CONSIGNES
1 – Relevez toutes les personnes que l'article sur Bambou nomme par leur prénom et leur nom.
2 – Recopiez le passage de l'article sur Bambou qui s'ouvre sur les mots contenant "Bambou : Le" et se clôt sur "plus de doute !".

EXTRAIT DU DOCUMENT
Bambou : Le chien comme fidèle compagnon du looser
Didier Bourdon dans "Bambou"
« Chien : Spécialement créé pour sauver la vie à son maître », tiré du Dictionnaire des idées reçues de Gustave Flaubert, vient conclure le film de Didier Bourdon, Bambou. Si on n'avait pas compris le message premier du film, là, plus de doute !
L'enjeu du film est simple : En quoi cette petite chienne va « sauver » la vie de son maître et lui permettre de renouer avec sa femme, que le succès tente plus que la vie de famille ? Didier Bourdon a voulu à son tour rendre hommage au meilleur ami de l'homme, le seul être à rester à ses côtés quand tout est perdu... c'est un peu comme Mickey Rourke qu'on a pu entendre, à la mort de son fidèle chihuahua Loki : « quelques fois, quand un homme est seul, tout ce qui lui reste, c'est son chien ».

Données enregistrées
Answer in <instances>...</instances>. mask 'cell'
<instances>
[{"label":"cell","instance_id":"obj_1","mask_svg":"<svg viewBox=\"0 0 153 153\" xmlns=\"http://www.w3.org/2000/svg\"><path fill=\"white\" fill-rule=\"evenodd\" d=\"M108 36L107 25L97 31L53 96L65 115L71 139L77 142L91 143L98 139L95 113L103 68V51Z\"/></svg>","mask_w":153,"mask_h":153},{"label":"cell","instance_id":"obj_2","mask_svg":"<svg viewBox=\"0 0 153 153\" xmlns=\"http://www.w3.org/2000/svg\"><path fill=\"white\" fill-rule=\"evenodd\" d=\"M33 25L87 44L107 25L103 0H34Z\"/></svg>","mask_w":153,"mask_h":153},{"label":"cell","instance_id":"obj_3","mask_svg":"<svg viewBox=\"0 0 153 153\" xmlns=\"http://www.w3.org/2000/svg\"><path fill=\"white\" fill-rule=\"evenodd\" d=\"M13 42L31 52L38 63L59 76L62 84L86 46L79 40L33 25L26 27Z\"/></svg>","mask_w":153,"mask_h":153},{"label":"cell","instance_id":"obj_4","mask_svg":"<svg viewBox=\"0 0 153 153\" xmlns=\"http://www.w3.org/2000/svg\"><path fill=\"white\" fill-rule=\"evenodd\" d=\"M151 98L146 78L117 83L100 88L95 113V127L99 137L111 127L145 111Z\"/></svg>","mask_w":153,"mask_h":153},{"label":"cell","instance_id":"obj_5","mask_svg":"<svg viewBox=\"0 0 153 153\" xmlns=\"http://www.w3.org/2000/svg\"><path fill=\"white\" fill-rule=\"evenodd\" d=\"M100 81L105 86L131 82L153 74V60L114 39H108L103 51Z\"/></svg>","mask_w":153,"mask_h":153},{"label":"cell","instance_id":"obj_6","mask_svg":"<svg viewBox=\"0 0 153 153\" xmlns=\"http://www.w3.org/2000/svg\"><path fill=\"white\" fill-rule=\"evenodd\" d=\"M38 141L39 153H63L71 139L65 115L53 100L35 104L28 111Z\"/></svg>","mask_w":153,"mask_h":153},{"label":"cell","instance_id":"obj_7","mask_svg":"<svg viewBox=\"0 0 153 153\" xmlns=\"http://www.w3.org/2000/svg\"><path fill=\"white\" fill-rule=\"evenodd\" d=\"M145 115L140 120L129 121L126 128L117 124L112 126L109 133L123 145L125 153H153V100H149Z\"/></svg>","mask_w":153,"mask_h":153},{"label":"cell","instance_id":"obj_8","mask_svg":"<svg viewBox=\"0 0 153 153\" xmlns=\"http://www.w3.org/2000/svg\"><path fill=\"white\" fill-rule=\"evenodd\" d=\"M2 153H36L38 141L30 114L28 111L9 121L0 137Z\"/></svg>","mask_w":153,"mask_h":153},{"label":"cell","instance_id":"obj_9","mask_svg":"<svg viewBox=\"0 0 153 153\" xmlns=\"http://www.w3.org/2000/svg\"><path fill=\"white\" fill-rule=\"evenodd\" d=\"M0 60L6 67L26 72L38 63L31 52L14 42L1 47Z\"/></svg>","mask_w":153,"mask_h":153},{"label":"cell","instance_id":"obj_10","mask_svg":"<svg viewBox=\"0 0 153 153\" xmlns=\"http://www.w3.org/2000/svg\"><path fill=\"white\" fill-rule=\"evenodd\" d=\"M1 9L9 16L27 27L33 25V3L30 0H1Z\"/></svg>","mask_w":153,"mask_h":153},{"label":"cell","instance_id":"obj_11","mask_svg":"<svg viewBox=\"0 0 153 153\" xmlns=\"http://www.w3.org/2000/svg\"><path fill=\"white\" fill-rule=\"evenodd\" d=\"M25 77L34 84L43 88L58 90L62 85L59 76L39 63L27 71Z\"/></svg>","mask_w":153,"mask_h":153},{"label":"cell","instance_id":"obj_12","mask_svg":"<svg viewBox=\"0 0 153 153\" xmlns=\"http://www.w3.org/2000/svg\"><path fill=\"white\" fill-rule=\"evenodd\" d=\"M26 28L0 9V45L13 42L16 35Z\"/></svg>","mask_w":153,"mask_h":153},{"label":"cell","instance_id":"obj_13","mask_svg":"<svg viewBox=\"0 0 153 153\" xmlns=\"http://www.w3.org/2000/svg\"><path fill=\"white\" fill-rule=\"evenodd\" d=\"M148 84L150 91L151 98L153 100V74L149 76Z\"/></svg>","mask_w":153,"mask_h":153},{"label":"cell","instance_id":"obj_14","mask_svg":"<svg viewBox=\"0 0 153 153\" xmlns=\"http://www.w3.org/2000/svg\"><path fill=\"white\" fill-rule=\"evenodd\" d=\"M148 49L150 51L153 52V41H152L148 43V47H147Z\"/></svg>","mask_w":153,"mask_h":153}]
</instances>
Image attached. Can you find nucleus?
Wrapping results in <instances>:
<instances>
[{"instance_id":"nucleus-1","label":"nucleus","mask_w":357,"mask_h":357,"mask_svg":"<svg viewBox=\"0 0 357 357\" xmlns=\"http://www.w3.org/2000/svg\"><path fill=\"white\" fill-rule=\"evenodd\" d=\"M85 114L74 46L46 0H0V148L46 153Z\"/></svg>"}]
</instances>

RÉSULTATS ATTENDUS
1 – Didier Bourdon, Gustave Flaubert, Mickey Rourke

2 –
Bambou : Le chien comme fidèle compagnon du looser
Didier Bourdon dans "Bambou"
« Chien : Spécialement créé pour sauver la vie à son maître », tiré du Dictionnaire des idées reçues de Gustave Flaubert, vient conclure le film de Didier Bourdon, Bambou. Si on n'avait pas compris le message premier du film, là, plus de doute !